━━━ Recorded data ━━━
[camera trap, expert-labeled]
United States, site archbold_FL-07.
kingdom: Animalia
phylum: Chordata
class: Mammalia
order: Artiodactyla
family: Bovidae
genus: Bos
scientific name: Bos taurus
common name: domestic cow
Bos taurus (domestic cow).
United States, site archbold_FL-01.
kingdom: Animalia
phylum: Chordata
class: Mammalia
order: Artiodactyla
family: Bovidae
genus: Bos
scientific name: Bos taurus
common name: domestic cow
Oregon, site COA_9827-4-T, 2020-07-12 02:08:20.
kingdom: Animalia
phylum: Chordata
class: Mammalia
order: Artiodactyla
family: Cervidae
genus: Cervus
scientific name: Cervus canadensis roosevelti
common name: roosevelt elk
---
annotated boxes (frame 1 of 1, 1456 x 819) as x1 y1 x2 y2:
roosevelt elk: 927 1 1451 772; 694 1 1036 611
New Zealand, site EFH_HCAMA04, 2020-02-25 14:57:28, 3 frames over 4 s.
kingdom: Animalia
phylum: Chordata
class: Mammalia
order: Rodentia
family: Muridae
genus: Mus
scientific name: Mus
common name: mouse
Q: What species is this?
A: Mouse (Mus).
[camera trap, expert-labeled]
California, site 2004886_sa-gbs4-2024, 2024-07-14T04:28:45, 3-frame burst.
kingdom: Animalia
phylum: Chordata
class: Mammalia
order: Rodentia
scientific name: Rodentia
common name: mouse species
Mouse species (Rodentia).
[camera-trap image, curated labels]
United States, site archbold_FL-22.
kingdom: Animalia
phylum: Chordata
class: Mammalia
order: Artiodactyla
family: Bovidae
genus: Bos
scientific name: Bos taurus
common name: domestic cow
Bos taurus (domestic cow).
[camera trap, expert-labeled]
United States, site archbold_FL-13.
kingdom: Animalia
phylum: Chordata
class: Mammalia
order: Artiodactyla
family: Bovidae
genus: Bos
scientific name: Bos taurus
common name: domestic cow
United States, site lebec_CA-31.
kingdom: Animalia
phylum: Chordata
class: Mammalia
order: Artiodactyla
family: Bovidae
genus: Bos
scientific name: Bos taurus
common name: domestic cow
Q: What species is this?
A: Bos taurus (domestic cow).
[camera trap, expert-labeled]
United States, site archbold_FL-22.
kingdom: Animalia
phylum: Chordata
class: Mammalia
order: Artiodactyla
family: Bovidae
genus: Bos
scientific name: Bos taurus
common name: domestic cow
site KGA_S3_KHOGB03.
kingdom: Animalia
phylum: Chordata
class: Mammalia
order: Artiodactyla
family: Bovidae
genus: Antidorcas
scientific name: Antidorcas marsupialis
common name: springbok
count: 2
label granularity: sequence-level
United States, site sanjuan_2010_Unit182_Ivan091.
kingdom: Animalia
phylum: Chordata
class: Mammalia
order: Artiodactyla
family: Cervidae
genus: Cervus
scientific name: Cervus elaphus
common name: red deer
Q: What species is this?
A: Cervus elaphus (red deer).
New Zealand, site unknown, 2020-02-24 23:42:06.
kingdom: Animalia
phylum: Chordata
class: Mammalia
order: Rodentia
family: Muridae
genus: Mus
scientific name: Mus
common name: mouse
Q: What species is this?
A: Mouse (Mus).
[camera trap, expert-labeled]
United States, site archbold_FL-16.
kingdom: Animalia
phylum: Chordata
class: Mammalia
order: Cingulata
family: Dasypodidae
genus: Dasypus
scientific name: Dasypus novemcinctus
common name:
━━━
• _What this task involves_
Type the data again exactly. Leave nothing out.

• _Answer to this problem_
[camera trap, expert-labeled]
United States, site archbold_FL-07.
kingdom: Animalia
phylum: Chordata
class: Mammalia
order: Artiodactyla
family: Bovidae
genus: Bos
scientific name: Bos taurus
common name: domestic cow
Bos taurus (domestic cow).
United States, site archbold_FL-01.
kingdom: Animalia
phylum: Chordata
class: Mammalia
order: Artiodactyla
family: Bovidae
genus: Bos
scientific name: Bos taurus
common name: domestic cow
Oregon, site COA_9827-4-T, 2020-07-12 02:08:20.
kingdom: Animalia
phylum: Chordata
class: Mammalia
order: Artiodactyla
family: Cervidae
genus: Cervus
scientific name: Cervus canadensis roosevelti
common name: roosevelt elk
---
annotated boxes (frame 1 of 1, 1456 x 819) as x1 y1 x2 y2:
roosevelt elk: 927 1 1451 772; 694 1 1036 611
New Zealand, site EFH_HCAMA04, 2020-02-25 14:57:28, 3 frames over 4 s.
kingdom: Animalia
phylum: Chordata
class: Mammalia
order: Rodentia
family: Muridae
genus: Mus
scientific name: Mus
common name: mouse
Q: What species is this?
A: Mouse (Mus).
[camera trap, expert-labeled]
California, site 2004886_sa-gbs4-2024, 2024-07-14T04:28:45, 3-frame burst.
kingdom: Animalia
phylum: Chordata
class: Mammalia
order: Rodentia
scientific name: Rodentia
common name: mouse species
Mouse species (Rodentia).
[camera-trap image, curated labels]
United States, site archbold_FL-22.
kingdom: Animalia
phylum: Chordata
class: Mammalia
order: Artiodactyla
family: Bovidae
genus: Bos
scientific name: Bos taurus
common name: domestic cow
Bos taurus (domestic cow).
[camera trap, expert-labeled]
United States, site archbold_FL-13.
kingdom: Animalia
phylum: Chordata
class: Mammalia
order: Artiodactyla
family: Bovidae
genus: Bos
scientific name: Bos taurus
common name: domestic cow
United States, site lebec_CA-31.
kingdom: Animalia
phylum: Chordata
class: Mammalia
order: Artiodactyla
family: Bovidae
genus: Bos
scientific name: Bos taurus
common name: domestic cow
Q: What species is this?
A: Bos taurus (domestic cow).
[camera trap, expert-labeled]
United States, site archbold_FL-22.
kingdom: Animalia
phylum: Chordata
class: Mammalia
order: Artiodactyla
family: Bovidae
genus: Bos
scientific name: Bos taurus
common name: domestic cow
site KGA_S3_KHOGB03.
kingdom: Animalia
phylum: Chordata
class: Mammalia
order: Artiodactyla
family: Bovidae
genus: Antidorcas
scientific name: Antidorcas marsupialis
common name: springbok
count: 2
label granularity: sequence-level
United States, site sanjuan_2010_Unit182_Ivan091.
kingdom: Animalia
phylum: Chordata
class: Mammalia
order: Artiodactyla
family: Cervidae
genus: Cervus
scientific name: Cervus elaphus
common name: red deer
Q: What species is this?
A: Cervus elaphus (red deer).
New Zealand, site unknown, 2020-02-24 23:42:06.
kingdom: Animalia
phylum: Chordata
class: Mammalia
order: Rodentia
family: Muridae
genus: Mus
scientific name: Mus
common name: mouse
Q: What species is this?
A: Mouse (Mus).
[camera trap, expert-labeled]
United States, site archbold_FL-16.
kingdom: Animalia
phylum: Chordata
class: Mammalia
order: Cingulata
family: Dasypodidae
genus: Dasypus
scientific name: Dasypus novemcinctus
common name:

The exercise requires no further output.